Unsupervised learning methods based on clustering algorithms: Deep Clustering, proposed by Caron et al. [25], is a clustering method that jointly learns neural network parameters and the resulting feature clustering assignments and outperforms the current state-of-the-art by a significant margin on all standard benchmarks. The literature [26] describes a method for training embedding functions to maximize the local aggregation metric, allowing similar data instances to move together in the embedding space while allowing dissimilar instances to separate. In neural network training, “smoothing the label/prediction distribution” has been shown to help prevent overconfidence in the model and is essential for learning more robust visual representations [27]. The literature [28] suggests learning image features by training convolutional networks (ConvNets) to be applied to recognize 2D rotations of input images. Wu et al. [29] train neural net classifiers on annotated category-labeled datasets to be extended to unsupervised learning environments and exceed the state-of-the-art by a large margin on the ImageNet dataset. The literature [30] introduces the generalized data transformation framework, a framework that allows the simultaneous injection of invariance and uniqueness into representations, and applies it to representation learning in unlabeled videos [31], as well as in recurrent neural networks, where there are also some excellent research results [32].

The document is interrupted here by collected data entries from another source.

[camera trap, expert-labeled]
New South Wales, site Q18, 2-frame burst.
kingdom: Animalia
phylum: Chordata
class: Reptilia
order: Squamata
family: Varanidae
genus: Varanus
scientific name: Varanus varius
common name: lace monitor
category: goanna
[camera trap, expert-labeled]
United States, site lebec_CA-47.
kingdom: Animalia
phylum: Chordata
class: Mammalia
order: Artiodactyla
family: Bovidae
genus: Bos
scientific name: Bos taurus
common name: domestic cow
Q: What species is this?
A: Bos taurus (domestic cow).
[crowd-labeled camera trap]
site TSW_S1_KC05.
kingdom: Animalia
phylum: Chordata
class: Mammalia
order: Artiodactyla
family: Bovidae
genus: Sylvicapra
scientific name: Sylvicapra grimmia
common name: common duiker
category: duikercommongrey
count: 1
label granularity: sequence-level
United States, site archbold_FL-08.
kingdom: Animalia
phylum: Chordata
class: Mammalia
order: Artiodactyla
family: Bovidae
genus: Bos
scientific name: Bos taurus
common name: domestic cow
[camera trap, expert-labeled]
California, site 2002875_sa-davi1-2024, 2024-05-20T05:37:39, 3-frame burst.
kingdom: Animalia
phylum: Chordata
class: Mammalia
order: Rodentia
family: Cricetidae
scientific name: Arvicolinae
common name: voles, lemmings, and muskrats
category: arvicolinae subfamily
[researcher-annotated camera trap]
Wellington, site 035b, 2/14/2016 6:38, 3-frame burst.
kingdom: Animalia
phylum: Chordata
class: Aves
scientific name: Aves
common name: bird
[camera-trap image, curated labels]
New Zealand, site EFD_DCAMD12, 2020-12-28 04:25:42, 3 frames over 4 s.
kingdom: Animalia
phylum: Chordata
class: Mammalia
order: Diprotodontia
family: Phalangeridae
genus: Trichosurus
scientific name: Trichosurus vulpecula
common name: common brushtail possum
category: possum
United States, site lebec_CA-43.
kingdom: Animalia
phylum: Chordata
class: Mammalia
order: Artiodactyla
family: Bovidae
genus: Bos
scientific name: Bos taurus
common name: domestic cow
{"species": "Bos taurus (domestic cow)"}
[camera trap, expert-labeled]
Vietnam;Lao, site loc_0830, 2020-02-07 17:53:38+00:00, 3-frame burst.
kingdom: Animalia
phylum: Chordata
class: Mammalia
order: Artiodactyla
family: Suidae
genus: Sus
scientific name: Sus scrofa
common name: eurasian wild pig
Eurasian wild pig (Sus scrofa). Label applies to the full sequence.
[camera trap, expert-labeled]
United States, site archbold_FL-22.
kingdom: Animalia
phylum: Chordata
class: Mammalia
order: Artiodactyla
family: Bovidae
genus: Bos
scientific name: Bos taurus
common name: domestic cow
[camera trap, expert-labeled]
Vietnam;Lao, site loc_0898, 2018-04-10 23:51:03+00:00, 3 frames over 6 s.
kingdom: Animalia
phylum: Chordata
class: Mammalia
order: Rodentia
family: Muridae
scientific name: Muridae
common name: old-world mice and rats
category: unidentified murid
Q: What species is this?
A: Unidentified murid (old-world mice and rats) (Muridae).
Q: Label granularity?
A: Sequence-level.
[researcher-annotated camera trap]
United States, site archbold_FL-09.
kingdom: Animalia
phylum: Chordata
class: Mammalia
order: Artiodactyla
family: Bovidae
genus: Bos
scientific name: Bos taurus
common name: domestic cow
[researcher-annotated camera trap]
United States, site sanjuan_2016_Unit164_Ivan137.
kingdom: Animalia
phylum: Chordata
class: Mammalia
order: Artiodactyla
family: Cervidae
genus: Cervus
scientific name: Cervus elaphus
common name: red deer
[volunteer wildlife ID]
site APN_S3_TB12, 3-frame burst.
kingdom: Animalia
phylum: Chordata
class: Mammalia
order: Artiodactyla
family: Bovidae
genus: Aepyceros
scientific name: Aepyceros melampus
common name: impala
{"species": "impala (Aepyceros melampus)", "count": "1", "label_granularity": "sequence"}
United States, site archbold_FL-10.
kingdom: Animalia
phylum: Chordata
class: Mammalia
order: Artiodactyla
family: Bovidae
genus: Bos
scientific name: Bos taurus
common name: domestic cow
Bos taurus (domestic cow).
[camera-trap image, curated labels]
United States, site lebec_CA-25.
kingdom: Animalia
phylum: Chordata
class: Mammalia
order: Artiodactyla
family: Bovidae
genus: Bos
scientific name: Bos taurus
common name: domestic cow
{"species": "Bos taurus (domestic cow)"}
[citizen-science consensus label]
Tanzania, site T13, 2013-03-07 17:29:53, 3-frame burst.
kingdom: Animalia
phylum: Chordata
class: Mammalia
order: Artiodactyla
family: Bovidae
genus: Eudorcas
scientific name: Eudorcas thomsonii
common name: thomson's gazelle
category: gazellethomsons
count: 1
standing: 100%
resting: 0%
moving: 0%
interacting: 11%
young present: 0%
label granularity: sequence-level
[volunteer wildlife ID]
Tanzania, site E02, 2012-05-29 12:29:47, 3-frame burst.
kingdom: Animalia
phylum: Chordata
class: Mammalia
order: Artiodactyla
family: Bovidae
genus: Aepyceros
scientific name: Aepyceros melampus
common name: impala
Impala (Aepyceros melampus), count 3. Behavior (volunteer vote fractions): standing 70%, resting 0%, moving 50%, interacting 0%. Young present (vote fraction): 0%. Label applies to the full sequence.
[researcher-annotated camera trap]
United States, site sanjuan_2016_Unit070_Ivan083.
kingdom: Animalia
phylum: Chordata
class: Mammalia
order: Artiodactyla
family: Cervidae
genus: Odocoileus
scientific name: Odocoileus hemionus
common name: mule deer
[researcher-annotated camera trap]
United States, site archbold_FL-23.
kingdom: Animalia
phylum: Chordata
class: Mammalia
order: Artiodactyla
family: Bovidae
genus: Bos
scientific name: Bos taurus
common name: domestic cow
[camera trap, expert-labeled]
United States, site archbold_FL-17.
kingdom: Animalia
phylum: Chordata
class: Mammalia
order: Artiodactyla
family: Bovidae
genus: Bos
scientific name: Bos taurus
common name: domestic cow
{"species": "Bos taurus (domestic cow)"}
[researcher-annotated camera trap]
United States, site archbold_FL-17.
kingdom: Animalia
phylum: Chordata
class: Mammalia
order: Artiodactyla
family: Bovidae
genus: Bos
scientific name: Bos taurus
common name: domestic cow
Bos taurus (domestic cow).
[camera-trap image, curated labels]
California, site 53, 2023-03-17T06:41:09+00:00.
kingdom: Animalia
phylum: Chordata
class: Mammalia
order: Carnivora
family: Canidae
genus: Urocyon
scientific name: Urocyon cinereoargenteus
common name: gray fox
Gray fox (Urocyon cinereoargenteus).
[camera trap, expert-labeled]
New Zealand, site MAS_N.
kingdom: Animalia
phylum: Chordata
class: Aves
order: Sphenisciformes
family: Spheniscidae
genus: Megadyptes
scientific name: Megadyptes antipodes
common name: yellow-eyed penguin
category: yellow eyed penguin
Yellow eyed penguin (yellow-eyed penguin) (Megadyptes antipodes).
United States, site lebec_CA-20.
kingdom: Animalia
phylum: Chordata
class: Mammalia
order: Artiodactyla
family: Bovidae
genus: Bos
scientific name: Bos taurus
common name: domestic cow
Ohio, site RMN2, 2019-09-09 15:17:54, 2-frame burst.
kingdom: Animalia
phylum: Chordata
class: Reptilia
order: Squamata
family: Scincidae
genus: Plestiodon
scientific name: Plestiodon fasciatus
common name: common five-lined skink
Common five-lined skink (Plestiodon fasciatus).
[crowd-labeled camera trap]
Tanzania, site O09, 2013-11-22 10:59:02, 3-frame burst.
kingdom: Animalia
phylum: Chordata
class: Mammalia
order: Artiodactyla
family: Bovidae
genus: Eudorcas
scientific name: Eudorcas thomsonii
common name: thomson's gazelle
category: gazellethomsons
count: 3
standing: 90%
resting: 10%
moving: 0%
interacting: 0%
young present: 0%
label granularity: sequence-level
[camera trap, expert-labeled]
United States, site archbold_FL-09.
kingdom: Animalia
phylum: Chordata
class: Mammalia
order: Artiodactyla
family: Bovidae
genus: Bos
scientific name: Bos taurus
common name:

In recent years, to the best of our knowledge, the most dominant unsupervised learning method, DIM [10], is one of the most effective unsupervised learning methods based on feature encoding networks. DIM performs unsupervised representation learning by maximizing the mutual information between the output of the hidden layer of the encoder and the output of the encoder, a process referred to as global mutual information maximization. At the same time, maximizing the location information of the feature map of the hidden layer and the location information of the encoded vector of the output incorporates the location knowledge from the input into the target, a process called local mutual information maximization. Thus, the representational capability of the downstream task is substantially improved. The features of the representation are further controlled by matching the adversarial with the prior distribution. This method outperforms some popular unsupervised learning methods, and DIM opens up new avenues for unsupervised learning of representations. Currently, the research on DIM-based variant methods [21,33] has become one of the hotter topics.

Although the DIM method achieves good unsupervised learning results, its model training process is extremely unstable; therefore, the technique of a gradient penalty on model parameters is used to make the model stable for training in the process of DIM training, which fundamentally limits the learning ability of the network and is not desirable. We conducted an in-depth study of the main reasons for the highly unstable training of the DIM method, and we found that the features of the representation are further controlled by matching the output of the encoder with the prior distribution in the adversarial learning approach in the DIM method. We know that the learning of adversarial networks is extremely unstable because of the presence of a logarithmic function in the loss function of the cross-entropy inscription, which makes it easy to calculate the gradient of the model parameters and the phenomenon of “gradient explosion”, which makes the training of the prior discriminative network part of the DIM model extremely unstable. Therefore, to characterize the loss function metric during the adversarial process, based on the superiority of the Wasserstein distance measure of the difference between two random variables [34], we propose the WDIM method, which can stabilize the training of the model well and the model converges faster during the training process.

The execution process of our proposed WDIM method is shown in Figure 1. Four main sub-network models are trained in the WDIM method. The sub-network used for feature extraction is called

E_{ψ}

, also known as the encoder network. The a priori discriminative network

D_{ϕ}

is the second sub-network, which takes the output of the feature extraction network

E_{ψ}

as the input, and hopes that the predicted output has the same distribution as the a priori’s normal distribution, and its main purpose is to make the features extracted by

E_{ψ}

more normalized so that it is easy to implement the subsequent classification tasks. The third sub-network is the global mutual information estimation network

T_{ψ, ω_{1}}

, and we hope that the output features of

E_{ψ}

can contain more information about the more global horizons of the inputs of

E_{ψ}

. In the same principle, the fourth sub-network

T_{ψ, ω_{2}}

, to get the output features of

E_{ψ}

to include more position information of the input of

E_{ψ}

, incorporates the knowledge of the position in the input into the objective, and learns more detailed information such as local invariance of the input.

3. DIM Method

Our WDIM method is improved on top of the DIM method. Therefore, in this subsection, we first give the construction procedure of the loss function of the DIM method and qualitatively analyze the main reasons for the instability of the training model of the DIM method in the next section.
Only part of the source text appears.